Rivers and wetlands get dry naturally too. So why do we put water into the environment when nature, and regulation of rivers, has turned off the tap?
In last year’s Reflections, the question we answered for our community was 'Why do we water when it is wet?’ It’s also important to ask the same questions when it’s dry, especially given competing demands for water.
On one level, it is apparent that during dry years environmental flows are needed to sustain parched wetlands and rivers and refresh stagnant pools. However, when water becomes scarce, some people question why we still release water for the environment at the same time water is needed for irrigated farming.
The artificial drought
Rain or shine, many of Victoria’s rivers, floodplains and wetlands constantly experience an artificial drought. This is because Victoria’s waterways have continued to be modified as the population has grown, to provide water for food production, towns and industry. The water in rivers is now pooled up in water storages and flow is controlled by weirs and other mechanisms. In some rivers, up to half of the water that would have naturally flowed in them is removed each year for farms, homes and businesses.
Even when it’s wet, these rivers and wetlands get less water than they would naturally. But this impact is far greater when it’s dry, which can mean real problems for our waterways and the plants, animals and communities that rely on them. Dams allow water to be captured in a wet year and kept for use when it’s dry. This is why the VEWH had high amounts of water for the environment in 2017-18 even when it wasn’t raining much. Environmental flow managers use that water to build the resilience of waterways. This is critical, so that rivers, wetlands and the plants and animals that rely on them can better cope when it gets really dry – in conditions like the Millennium Drought – when there is little rain and littlewater in storage.
Building on the good start
To support strong, healthy rivers and wetlands, water for the environment was delivered in 2017-18 to build upon the benefits the previous wet year provided. One wet year does not make the environment healthy. It is nature’s way of providing a boost, but good follow-up years are needed to build on the gains made and to ensure the benefits from past watering is not lost. The best outcome for the environment is when these good follow-up years bridge the gap between floods.

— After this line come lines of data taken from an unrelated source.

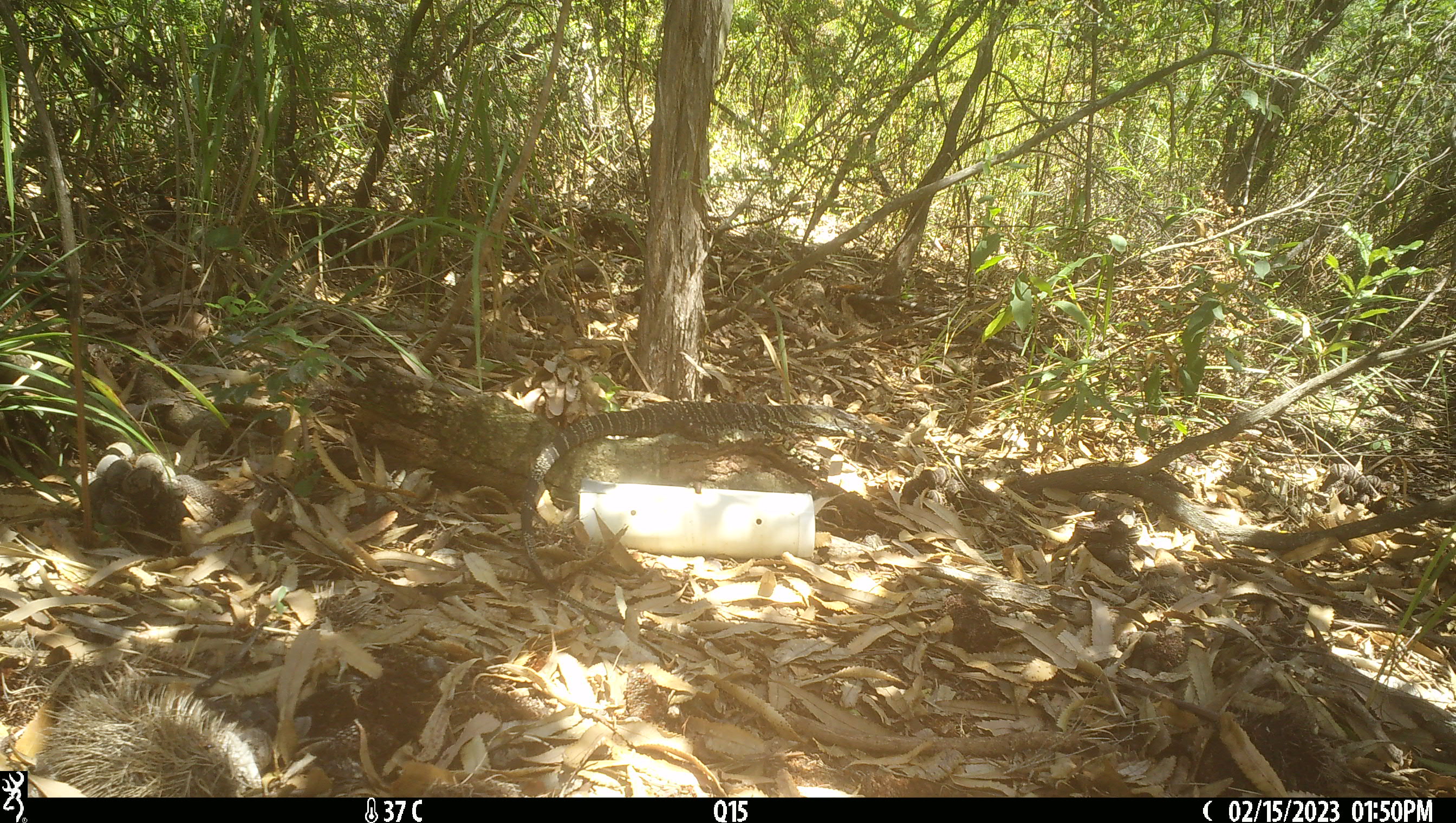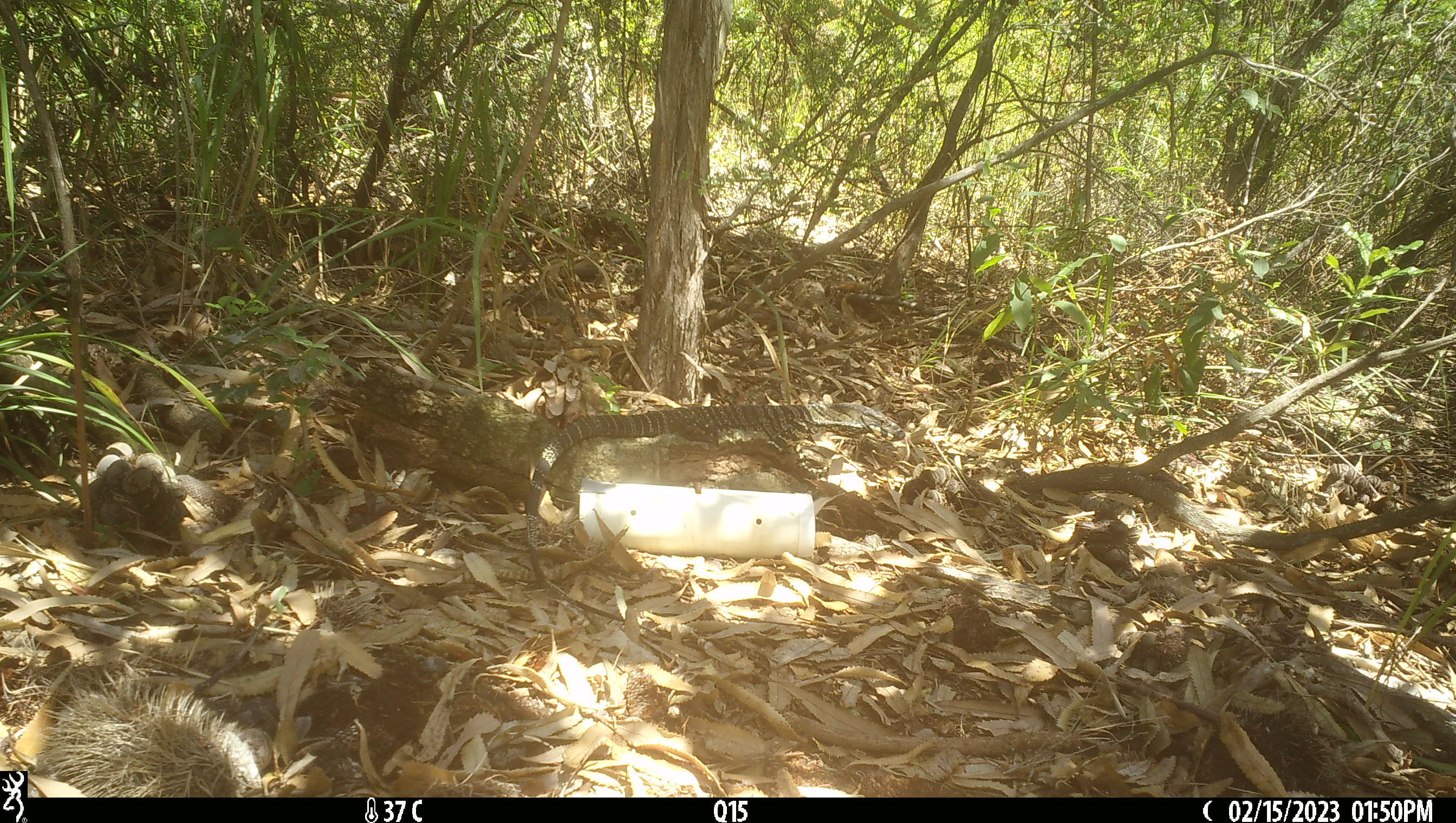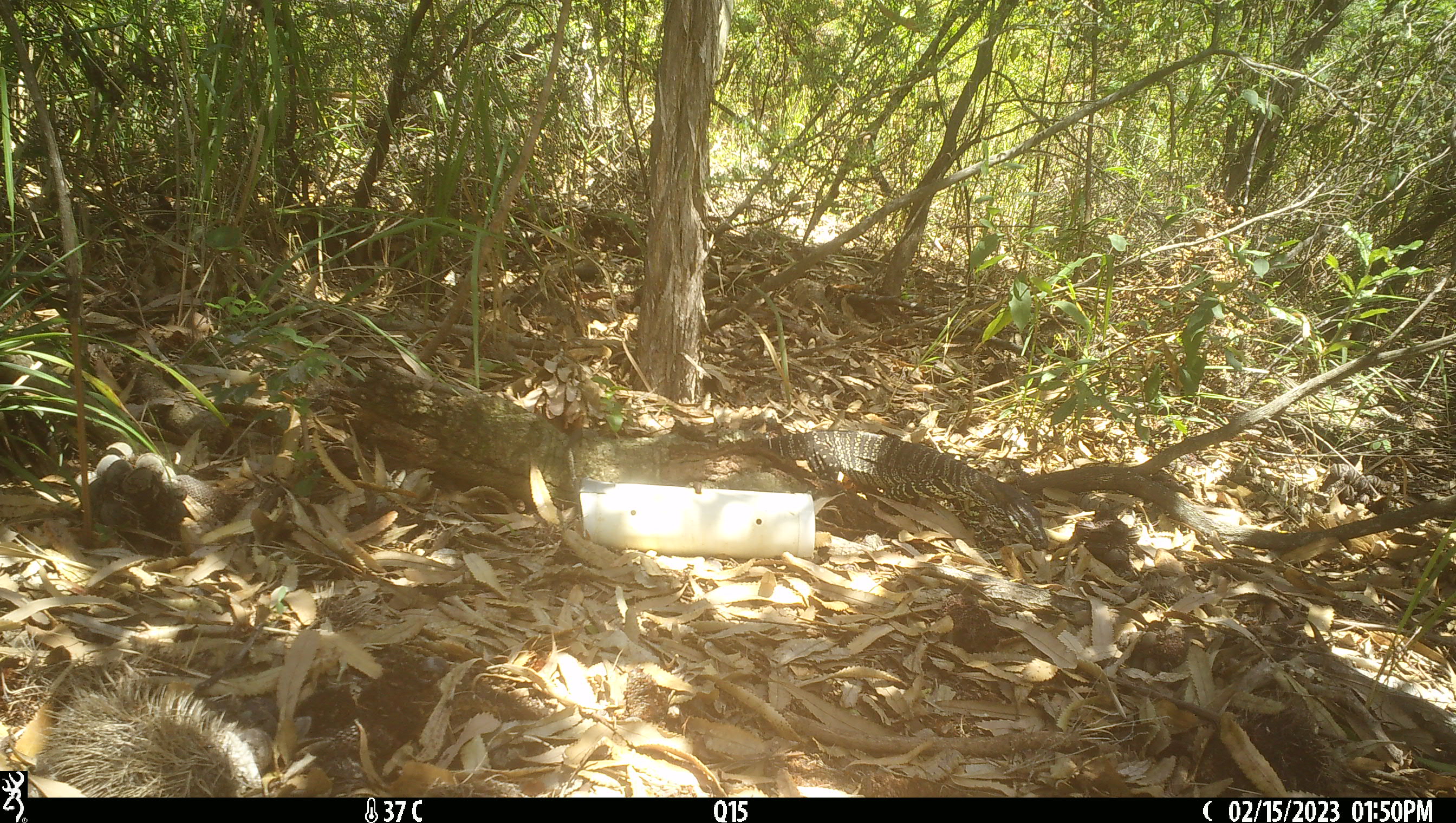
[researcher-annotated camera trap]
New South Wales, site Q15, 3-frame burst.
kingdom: Animalia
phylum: Chordata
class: Reptilia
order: Squamata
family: Varanidae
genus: Varanus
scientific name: Varanus varius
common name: lace monitor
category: goanna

As dry conditions through winter and spring unfolded in 2017-18, water for the environment was delivered across the landscape, to rivers, wetlands and floodplains. In many cases, this meant watering (topping up) wetlands and floodplains that were flooded the year before.

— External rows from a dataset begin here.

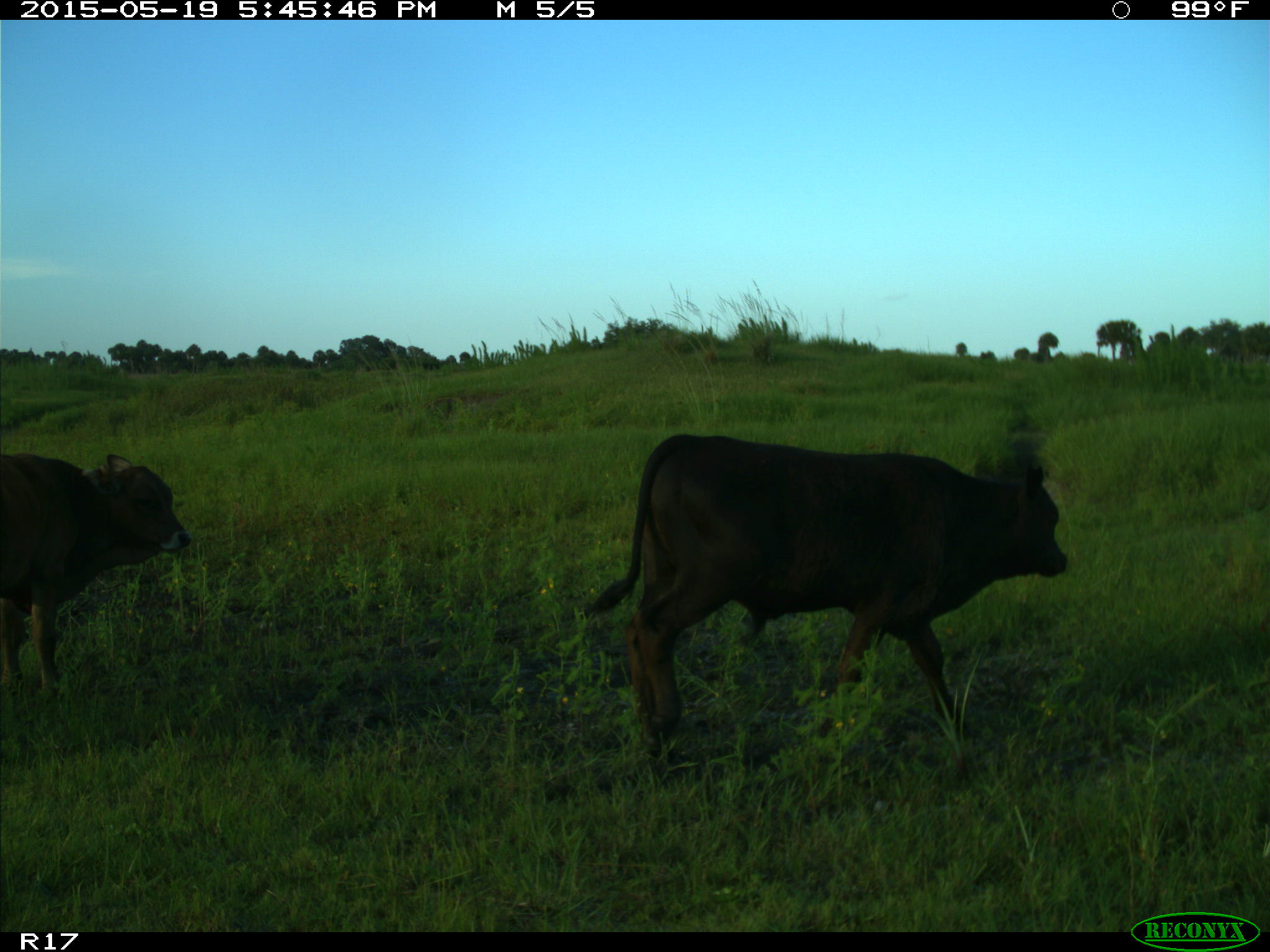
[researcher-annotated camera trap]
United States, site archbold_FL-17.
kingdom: Animalia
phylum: Chordata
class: Mammalia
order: Artiodactyla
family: Bovidae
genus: Bos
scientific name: Bos taurus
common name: domestic cow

In northern Victoria, environmental flows were delivered to new river red gums and black box trees that started growing after the 2016-17 floods to help them become established and better able to survive the next dry period.

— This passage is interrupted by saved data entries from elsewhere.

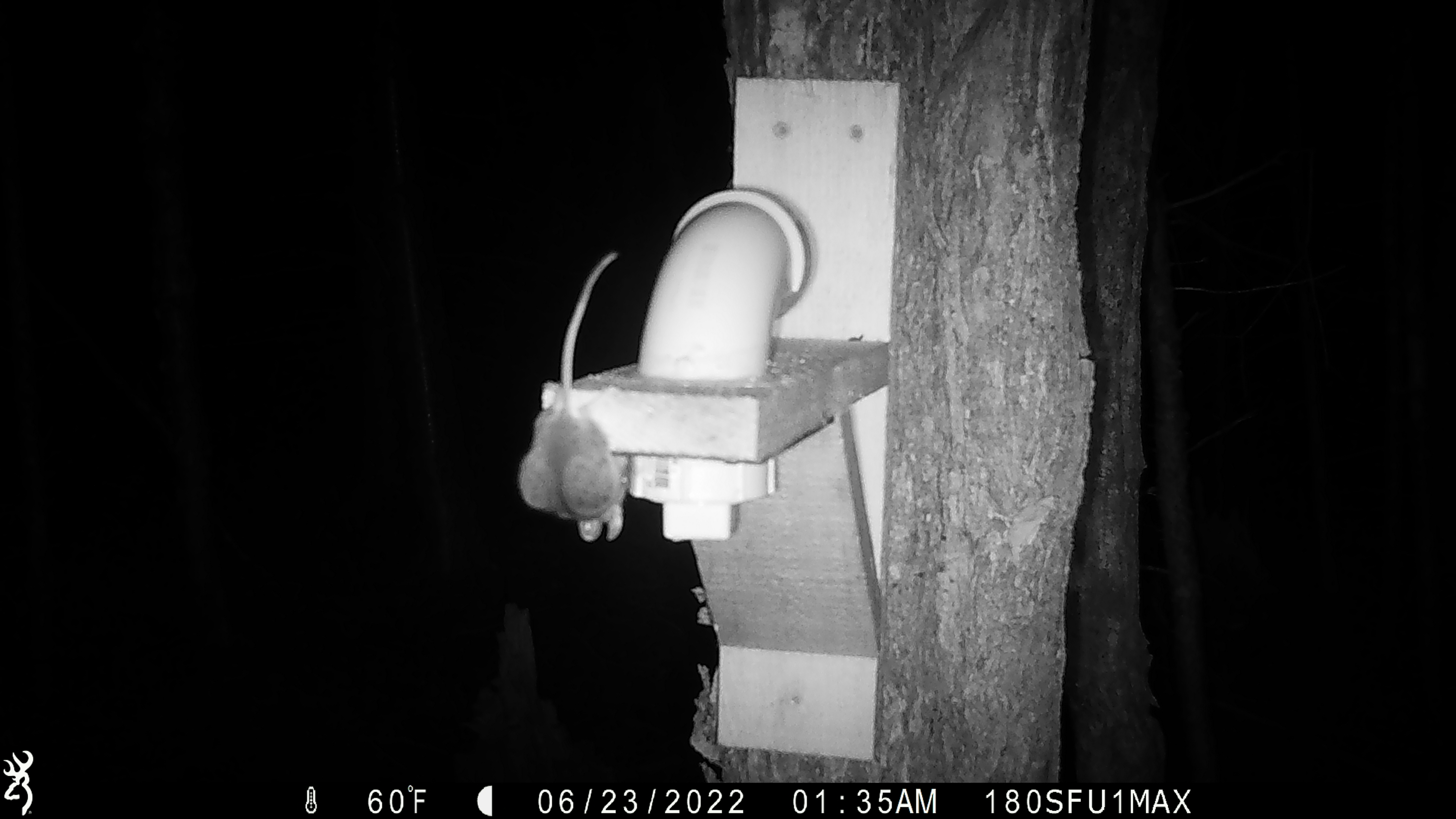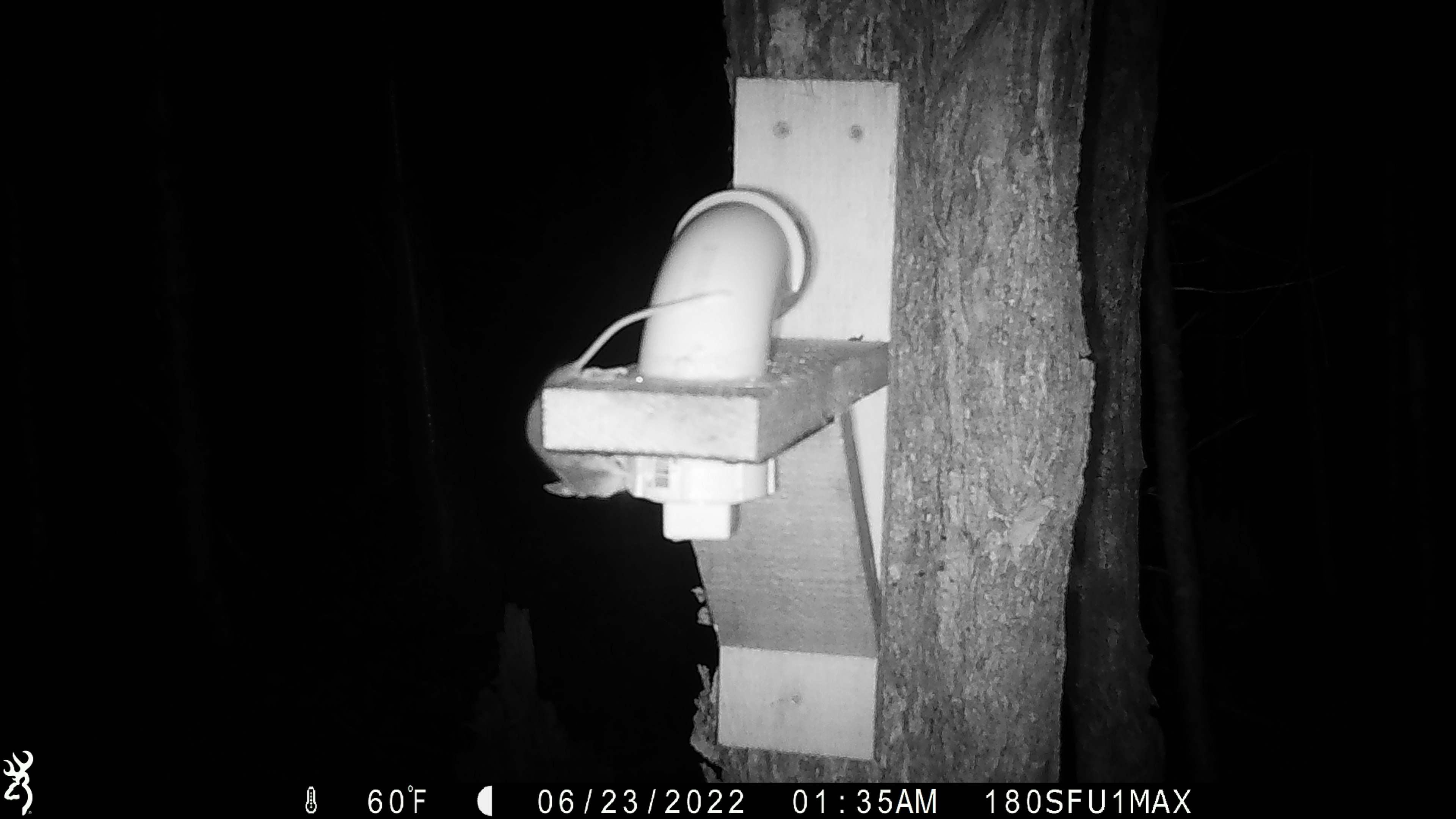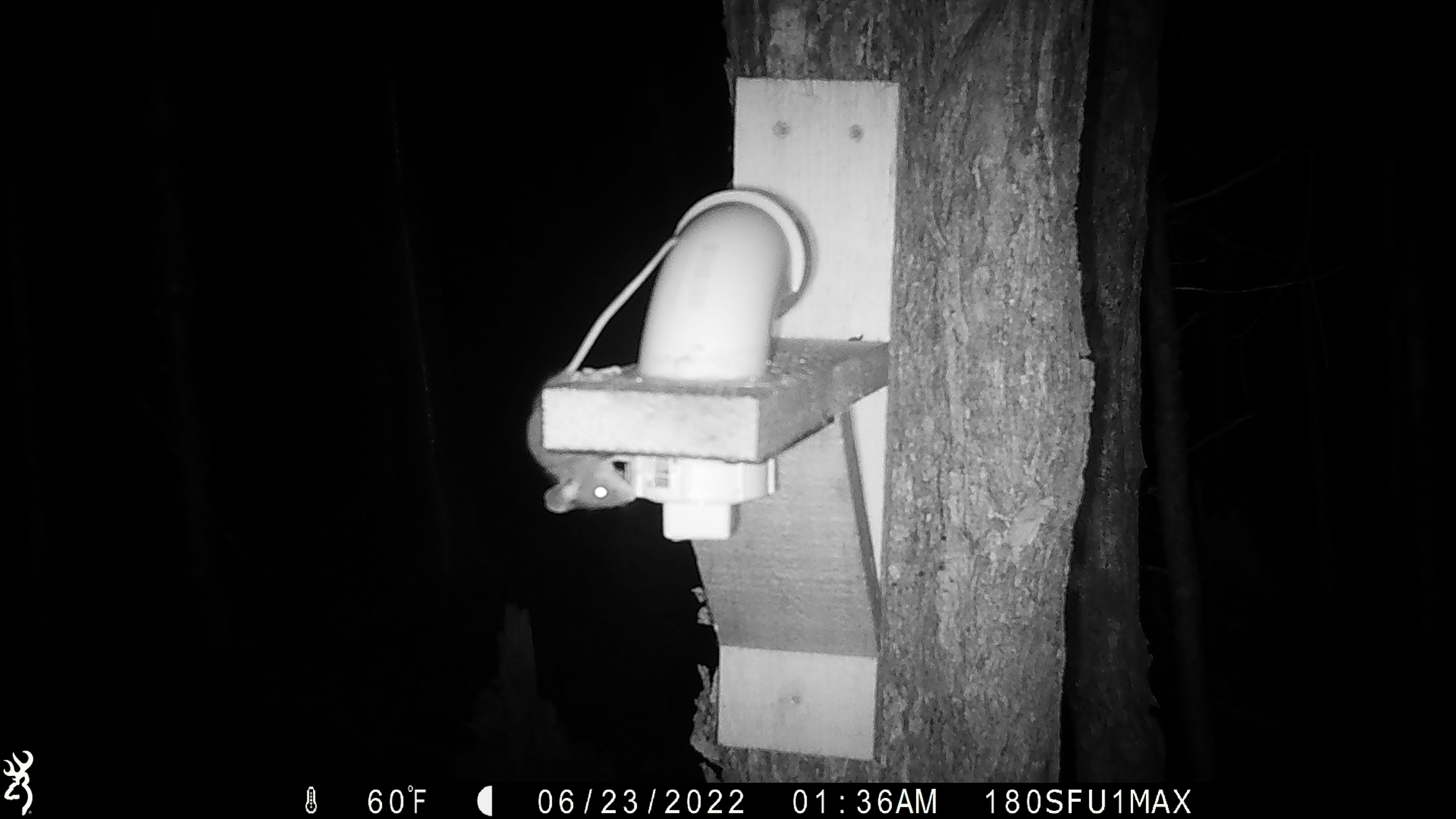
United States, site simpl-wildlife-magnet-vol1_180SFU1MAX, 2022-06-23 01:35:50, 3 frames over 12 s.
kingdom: Animalia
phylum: Chordata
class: Mammalia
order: Rodentia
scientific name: Rodentia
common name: mouse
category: mouse sp.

Likewise, environmental flows in rivers provided ideal conditions for native fish that recruited in the floods to disperse and boost populations across the whole river system. In places like the Wimmera River, platypus populations had reduced their distribution to the healthiest sections of waterways. Environmental flows have now supported the dispersal of platypus back into sections of waterways that have recovered by bridging the gap between wetter years.
Planning for all conditions
The VEWH shares community concerns about water scarcity and supply during dry conditions.
We keep a close eye on climate predictions and weather conditions through the seasons to make the most of any water used to protect our environment.
An extensive amount of planning goes into preparing for drought, dry, average and wet scenarios. In the same way rainfall patterns influence how people water their gardens or paddocks, different climatic conditions influence how we manage water for the environment.
In any given year, the need for environmental flows, as outlined in the annual seasonal watering plan, can be higher than the available water. Therefore, it is important to consider where water is most needed and how it can be used most efficiently to achieve the best environmental outcomes.
A healthy environment underpins healthy communities, and in dry conditions, waterways and wetlands are a haven for plants and animals, as well as people.